The Berlin Philharmonic has announced that Lorenzo Messina, a 22-year-old Italian flautist, has won the audition for the position of Second Flute and Piccolo — becoming one of the youngest musicians to join what is widely regarded as the most competitive orchestra in the world.
The Numbers
A position in the Berlin Philharmonic typically attracts 200 to 400 applicants from around the world. The audition process involves multiple rounds — preliminary, semi-final, and final — held behind screens, followed by a trial period with the full orchestra and, ultimately, a vote by the existing members.
The Berlin Philharmonic is one of the few major orchestras where the musicians themselves vote on new members. It is a democracy of the highest order — and the bar for admission is correspondingly extreme.

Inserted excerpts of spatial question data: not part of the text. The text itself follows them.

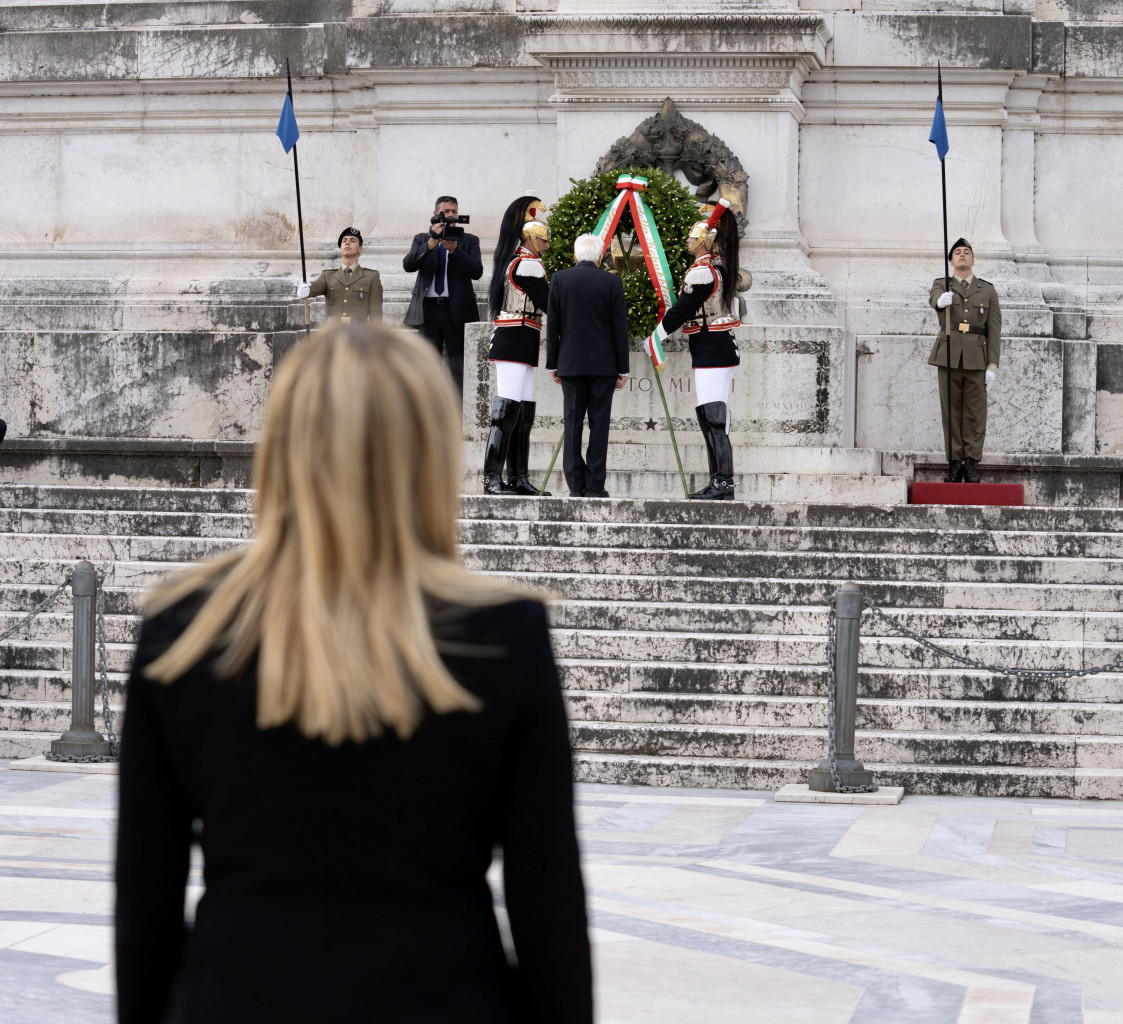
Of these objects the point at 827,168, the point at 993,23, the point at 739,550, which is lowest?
the point at 739,550

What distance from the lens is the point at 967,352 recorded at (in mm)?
14945

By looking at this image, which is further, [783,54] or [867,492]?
[783,54]

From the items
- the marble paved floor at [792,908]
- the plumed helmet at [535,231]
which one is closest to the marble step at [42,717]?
the marble paved floor at [792,908]

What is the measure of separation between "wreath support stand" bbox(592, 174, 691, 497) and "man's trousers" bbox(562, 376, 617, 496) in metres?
1.47

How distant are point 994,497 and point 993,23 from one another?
5.09 m

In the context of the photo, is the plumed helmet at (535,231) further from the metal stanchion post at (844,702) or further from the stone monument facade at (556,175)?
the metal stanchion post at (844,702)

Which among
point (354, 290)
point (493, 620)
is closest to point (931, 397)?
point (354, 290)

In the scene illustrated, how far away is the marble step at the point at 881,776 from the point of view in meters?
9.55

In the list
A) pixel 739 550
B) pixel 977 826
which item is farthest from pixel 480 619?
pixel 739 550

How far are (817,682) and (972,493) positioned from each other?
3500 millimetres

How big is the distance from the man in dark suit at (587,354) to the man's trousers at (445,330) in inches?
86.7

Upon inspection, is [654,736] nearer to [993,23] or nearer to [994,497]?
[994,497]

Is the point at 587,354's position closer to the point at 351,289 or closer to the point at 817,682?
the point at 351,289

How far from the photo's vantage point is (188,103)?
1769 centimetres
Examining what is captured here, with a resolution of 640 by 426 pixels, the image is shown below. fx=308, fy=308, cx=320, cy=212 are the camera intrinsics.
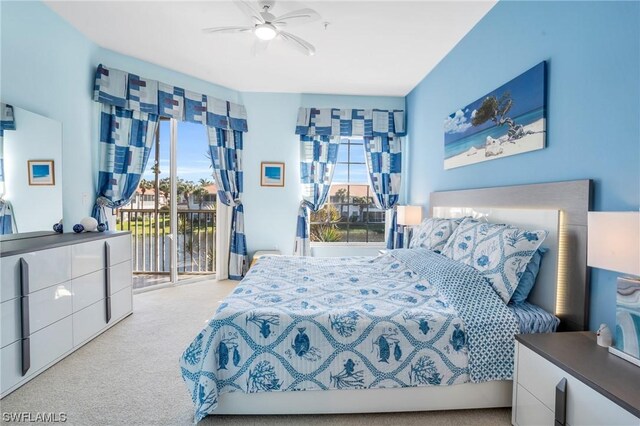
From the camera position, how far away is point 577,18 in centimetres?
175

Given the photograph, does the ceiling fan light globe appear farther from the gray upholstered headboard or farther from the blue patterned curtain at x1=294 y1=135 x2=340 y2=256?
the gray upholstered headboard

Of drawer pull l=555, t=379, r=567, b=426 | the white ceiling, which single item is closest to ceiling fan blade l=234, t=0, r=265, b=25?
the white ceiling

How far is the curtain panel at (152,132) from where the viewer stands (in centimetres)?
340

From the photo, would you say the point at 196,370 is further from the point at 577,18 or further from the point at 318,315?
the point at 577,18

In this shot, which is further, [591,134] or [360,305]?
[360,305]

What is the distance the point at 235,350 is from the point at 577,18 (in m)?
2.62

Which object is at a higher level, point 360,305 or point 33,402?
point 360,305

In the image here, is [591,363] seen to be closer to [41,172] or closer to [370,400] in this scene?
[370,400]

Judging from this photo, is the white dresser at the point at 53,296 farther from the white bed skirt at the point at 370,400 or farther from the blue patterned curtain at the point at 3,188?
the white bed skirt at the point at 370,400

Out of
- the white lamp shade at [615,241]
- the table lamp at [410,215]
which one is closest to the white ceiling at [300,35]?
the table lamp at [410,215]

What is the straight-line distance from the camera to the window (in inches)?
189

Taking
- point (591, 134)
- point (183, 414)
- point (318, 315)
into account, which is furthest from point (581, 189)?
point (183, 414)

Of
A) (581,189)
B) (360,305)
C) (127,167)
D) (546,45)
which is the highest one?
(546,45)

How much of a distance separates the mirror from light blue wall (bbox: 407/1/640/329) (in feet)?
12.2
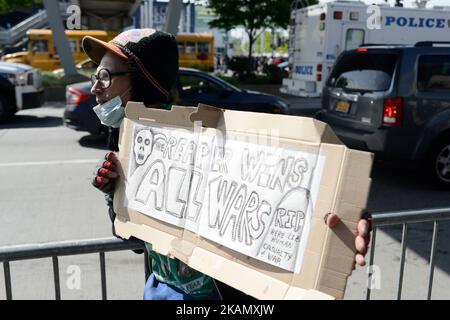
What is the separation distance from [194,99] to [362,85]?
139 inches

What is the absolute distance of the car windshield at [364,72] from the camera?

To win that audition at age 22 is a feat that places Messina in rare company.
The Journey
Messina graduated from the Conservatorio di musica "G. Verdi" di Milano in 2021 — at age 17 or 18. He continued studies at conservatories in Milan and Stuttgart.
From 2022 to 2024, he performed with LaFil — Filarmonica di Milano. He then served as Co-Principal Flute with the Norrköping Symphony Orchestra in Sweden.
In September 2024, he entered the Karajan Academy — the Berlin Philharmonic's prestigious training program for exceptionally talented young musicians, where he studied under Emmanuel Pahud, one of the most celebrated flautists in history.
In 2026, he won the audition. Academy scholar to orchestra member in under two years.
What the Karajan Academy Is
The Karajan Academy (Karajan-Akademie) is not a conservatory. It is the Berlin Philharmonic's own finishing school — a program that places a small number of young musicians alongside the Philharmonic's members, giving them the opportunity to rehearse, perform, and learn at the highest possible level.
The Academy was founded in 1972 by Herbert von Karajan himself. Its alumni include dozens of musicians who have gone on to hold principal positions in major orchestras worldwide. But the transition from Academy scholar to full member of the Berlin Philharmonic itself is the rarest and most coveted outcome — a sign that the existing musicians have recognized one of their students as a peer.
Why It Matters
At 22, Messina has decades of performing ahead of him. He will play thousands of concerts in the Philharmonie, record for major labels, tour the world, and contribute to one of the most storied musical traditions in existence.
His appointment is a reminder that the pathway into elite orchestral music still works — that talent, training, and determination can still carry a young musician from a conservatory in Milan to the front desk of the Berlin Philharmonic.
In an industry obsessed with its problems, Lorenzo Messina is a solution.